Dust Community Icon

Building a Zapier Workflow to Parse PDF Reports for Dust Integration

·
·

Hey! Need some help on a workflow I’m trying to build with Zapier and Dust. Here are the steps: Each month, download a PDF report (in cc, which you’ll see contains multiple tables), upload it into our GDrive (to store it for later use) and then call a Dust agent to query the data contained in this PDF (Dust agent already created 😉) My problem is that:

  • for the step “Upload a document”, Dust is asking for the document content (which if I understand well, corresponds to the parsed content of my pdf and not the link to my doc)

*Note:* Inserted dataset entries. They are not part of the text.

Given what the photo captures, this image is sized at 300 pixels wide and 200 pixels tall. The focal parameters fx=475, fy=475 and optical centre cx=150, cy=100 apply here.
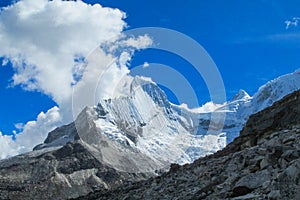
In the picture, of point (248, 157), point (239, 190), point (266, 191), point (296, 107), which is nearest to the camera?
point (266, 191)

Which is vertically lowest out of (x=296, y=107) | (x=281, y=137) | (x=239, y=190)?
(x=239, y=190)

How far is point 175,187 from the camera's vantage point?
29.9 metres

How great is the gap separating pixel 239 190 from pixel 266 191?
245 centimetres

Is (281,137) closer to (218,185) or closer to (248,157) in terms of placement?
(248,157)

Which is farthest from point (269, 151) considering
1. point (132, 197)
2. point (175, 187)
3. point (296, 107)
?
point (296, 107)

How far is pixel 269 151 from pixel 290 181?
29.1ft

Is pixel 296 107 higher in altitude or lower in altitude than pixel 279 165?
→ higher

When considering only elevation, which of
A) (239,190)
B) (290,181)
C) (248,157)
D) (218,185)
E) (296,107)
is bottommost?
(290,181)

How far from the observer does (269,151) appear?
78.6 ft

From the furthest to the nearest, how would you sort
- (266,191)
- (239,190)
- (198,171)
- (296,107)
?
(296,107) → (198,171) → (239,190) → (266,191)

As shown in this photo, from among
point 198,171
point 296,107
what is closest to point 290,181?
point 198,171

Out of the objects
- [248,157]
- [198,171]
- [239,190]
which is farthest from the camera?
[198,171]

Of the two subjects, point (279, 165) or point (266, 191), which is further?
point (279, 165)

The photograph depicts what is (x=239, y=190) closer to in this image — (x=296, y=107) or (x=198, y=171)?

What step should I include before to correctly parse the document to then make it available for the Dust agent? I saw some paid tools such as PDF.co but I’m rather looking for a “free” solution!

  • Avatar of David Ebbo
    David Ebbo
    ·
    ·

    Instead of trying to upload the PDF from Google Drive to a Dust Folder (which indeed seems hard to do via Zapier), would it be simpler to have Dust directly connect to the file on Google Drive? One caveat: by default, they don't sync PDF files, but if you ask them, they can enable it on your workspace.

  • Avatar of Inès Delbecq
    Inès Delbecq
    ·
    ·

    Hi David Ebbo Thanks for your help. I tried this, but it seems like Dust is only reading docx format, and not PDF when I use GoogleDrive as search source indeed! I’ll ask for them to enable it, thanks!

  • Avatar of David Ebbo
    David Ebbo
    ·
    ·

    Yes, that's definitely the reason. Remi can you help getting PDF syncing enabled on Inès's workspace?

  • Avatar of Remi
    Remi
    ·
    ·

    Inès Delbecq can you send an email to the team at support@dust.tt? 🙏

  • Avatar of Inès Delbecq
    Inès Delbecq
    ·
    ·

    Thanks Remi Abboud activated it in my workspace, though it seems it won’t be able to parse structured data such as “tables”.... so it won’t solve my issue entirely 😞

  • Avatar of Remi
    Remi
    ·
    ·

    Inès Delbecq sorry, I read too quickly. What kind of questions would you want to ask? Do they require manipulating the table? If it does, I recommend storing the tables in a Gsheet instead and plug it to an agent using the query table tool instead. You can have one Gsheet per table (best) - all in one folder for example. Or test with multiple tabs in one doc. To get the content of the table (ready to copy/paste), you can take a screenshot and as claude to give you the table in markdown. Hope this helps! Let me know if you have any other questions!